Written exercise:
Reproduce the data below word for word, omitting the pictures.
------------------------------------------------------------
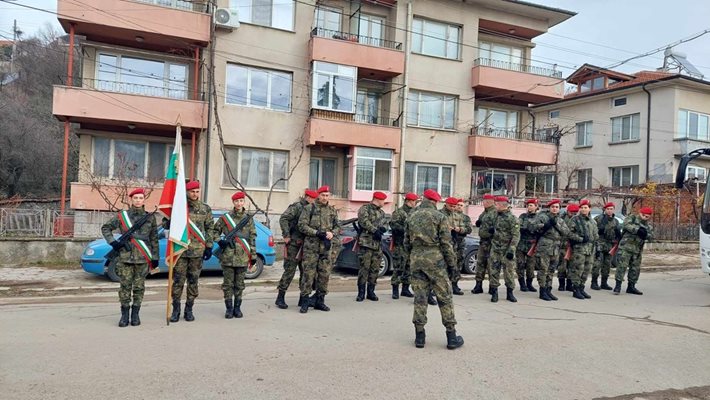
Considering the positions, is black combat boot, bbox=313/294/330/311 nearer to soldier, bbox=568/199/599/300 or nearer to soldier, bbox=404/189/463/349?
soldier, bbox=404/189/463/349

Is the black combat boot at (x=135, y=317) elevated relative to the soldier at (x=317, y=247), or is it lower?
lower

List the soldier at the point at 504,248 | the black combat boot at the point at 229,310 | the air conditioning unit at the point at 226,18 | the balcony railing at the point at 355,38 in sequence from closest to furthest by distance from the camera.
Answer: the black combat boot at the point at 229,310, the soldier at the point at 504,248, the air conditioning unit at the point at 226,18, the balcony railing at the point at 355,38

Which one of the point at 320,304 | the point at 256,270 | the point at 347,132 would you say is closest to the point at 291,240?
the point at 320,304

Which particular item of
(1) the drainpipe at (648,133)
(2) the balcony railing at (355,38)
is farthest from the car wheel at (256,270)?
(1) the drainpipe at (648,133)

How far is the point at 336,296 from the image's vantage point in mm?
9719

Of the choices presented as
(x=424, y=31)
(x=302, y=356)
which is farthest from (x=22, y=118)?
(x=302, y=356)

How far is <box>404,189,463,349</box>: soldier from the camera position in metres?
------------------------------------------------------------
Complete response:
Considering the positions, is black combat boot, bbox=313/294/330/311 nearer to soldier, bbox=568/199/599/300 or nearer to soldier, bbox=404/189/463/349?
soldier, bbox=404/189/463/349

Is the black combat boot at (x=135, y=317) elevated relative to the soldier at (x=317, y=247), or is it lower?
lower

List the soldier at the point at 504,248 | the black combat boot at the point at 229,310 | the air conditioning unit at the point at 226,18 | the balcony railing at the point at 355,38 in sequence from closest to furthest by distance from the camera.
Answer: the black combat boot at the point at 229,310, the soldier at the point at 504,248, the air conditioning unit at the point at 226,18, the balcony railing at the point at 355,38

Which one of the point at 320,304 | the point at 256,270 | the point at 347,132 would you say is closest to the point at 291,240?
the point at 320,304

Which particular item of
(1) the drainpipe at (648,133)
(2) the balcony railing at (355,38)
is farthest from the car wheel at (256,270)?
(1) the drainpipe at (648,133)

How far is the point at 336,296 from the image's vantage point in mm?
9719

Of the choices presented as
(x=424, y=31)
(x=302, y=356)
which is farthest from (x=22, y=118)?
(x=302, y=356)

How far is <box>404,189,463,349</box>: soldier from the camera position in metres?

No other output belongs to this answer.